Steinmarder lieben Autos. Gerade jetzt spendet der Motorraum Schutz und Behaglichkeit. Wenn ein Kabel den Nestbau behindert, wird das Schutzgummi zerbissen, manchmal sogar das Metall. Die Schäden gehen in die Millionen. In einem Tierpark in Niedersachsen können Unternehmen ihre Kabel testen lassen - von den Tätern.

Von Michael Engel |
    Steinmarder richten mit ihren Knabbereien in Autos Millionenschäden in Deutschland an.
    Steinmarder richten mit ihren Knabbereien in Autos Millionenschäden in Deutschland an. (Imago / McPhoto)
    Wenn Hans-Heinrich Krüger an seinem Arbeitsplatz ankommt, ist er von Dachsen, Ottern und Mardern umgeben. Der Wildbiologe leitet das Otterzentrum Hankensbüttel – einen Tierpark zwischen Hannover und Wolfsburg.
    Warum nicht nutzen, was unter anderen Bedingungen Schaden anrichtet: So kam Krüger auf seine Idee, im Gehege Autokabel testen zu lassen. Ein paar Schritte noch, dann kommt er nach "Marderhausen". Das Ortsschild auf dem Gelände des Tiergeheges soll deutlich machen, dass Marder gerne die Nähe zum Menschen suchen.
    "Wir sind hier im Steinmarder-Betriebsraum. Das heißt, auch hier sind Schlafkästen.
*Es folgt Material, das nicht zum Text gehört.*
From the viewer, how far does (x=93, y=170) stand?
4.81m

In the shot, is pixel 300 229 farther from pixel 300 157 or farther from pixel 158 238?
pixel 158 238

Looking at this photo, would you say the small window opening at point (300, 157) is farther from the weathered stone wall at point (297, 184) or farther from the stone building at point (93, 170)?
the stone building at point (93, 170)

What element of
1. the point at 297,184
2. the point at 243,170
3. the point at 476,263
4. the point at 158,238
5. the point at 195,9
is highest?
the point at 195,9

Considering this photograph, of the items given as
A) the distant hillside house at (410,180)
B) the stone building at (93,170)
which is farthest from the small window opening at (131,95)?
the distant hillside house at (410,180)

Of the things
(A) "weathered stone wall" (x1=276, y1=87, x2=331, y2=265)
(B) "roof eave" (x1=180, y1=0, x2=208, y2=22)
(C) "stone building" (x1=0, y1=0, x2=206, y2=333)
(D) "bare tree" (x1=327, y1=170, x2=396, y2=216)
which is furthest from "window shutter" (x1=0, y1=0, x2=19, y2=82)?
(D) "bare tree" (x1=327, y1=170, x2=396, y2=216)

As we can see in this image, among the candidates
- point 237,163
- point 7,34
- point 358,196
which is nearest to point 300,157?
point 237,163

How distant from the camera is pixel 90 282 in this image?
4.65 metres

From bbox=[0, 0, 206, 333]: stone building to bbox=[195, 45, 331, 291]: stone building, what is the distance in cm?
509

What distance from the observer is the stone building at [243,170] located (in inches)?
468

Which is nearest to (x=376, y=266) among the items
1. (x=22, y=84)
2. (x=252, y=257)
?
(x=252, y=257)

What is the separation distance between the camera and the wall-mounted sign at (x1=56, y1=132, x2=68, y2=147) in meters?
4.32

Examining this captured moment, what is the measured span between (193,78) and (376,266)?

Unser Steinmarder-Gehege ist wie eine Scheune eingerichtet, das heißt, hier stehen alte Ackergeräte, hier ist ein Holzstoß, hier ist Stroh gelagert, hier sind Verstecke, hier sind Schlafkästen, und hier sind eben auch die Versuchsobjekte. Das heißt, in diese Scheune werden die Schläuche angebracht, die die Marder halt testen sollen."
    Tiere lassen sich Zeit
    Und da sind sie auch schon: Die Testbeißer von Hankensbüttel! Hier - in der Scheune - turnen Kate und William herum.
    "Weil wir sie als Findelkinder zu einer Zeit bekommen haben, als das englische Königshaus Hochzeit feierte und Kate und William sich vermählten."
    In der Behausung der Steinmarder ist es lange nicht so pompös: Hinter einer verstaubten Egge mit Spinnweben hängt ein ungehobeltes Holzbrett an der Wand, aus dem schlaufenartig angebrachte Autokabel herausragen. Jetzt heisst es nur noch warten.
    "Die stürzen sich ja nicht wild drauf, sondern es ist so, dass sie dort ab und zu mal hinein beißen. Die Tiere lassen sich da schon Zeit. Je nachdem, wie intensiv diese Tiere die Kabel verbeißen, so dauert es doch mehrere Wochen, bis wir dann doch ein klares Ergebnis haben."
    Zähne werden nur vorsichtig eingesetzt
    Nicht nur deutsche Firmen sind an den Versuchen interessiert. Hankensbüttel hat sich mittlerweile auch in der europäischen Autoindustrie herumgesprochen, sagt der Wildbiologe mit einem Lächeln. Der Direktor des Tierparks freut sich über die zusätzlichen Einnahmen. Und erste Ergebnisse gibt es auch schon.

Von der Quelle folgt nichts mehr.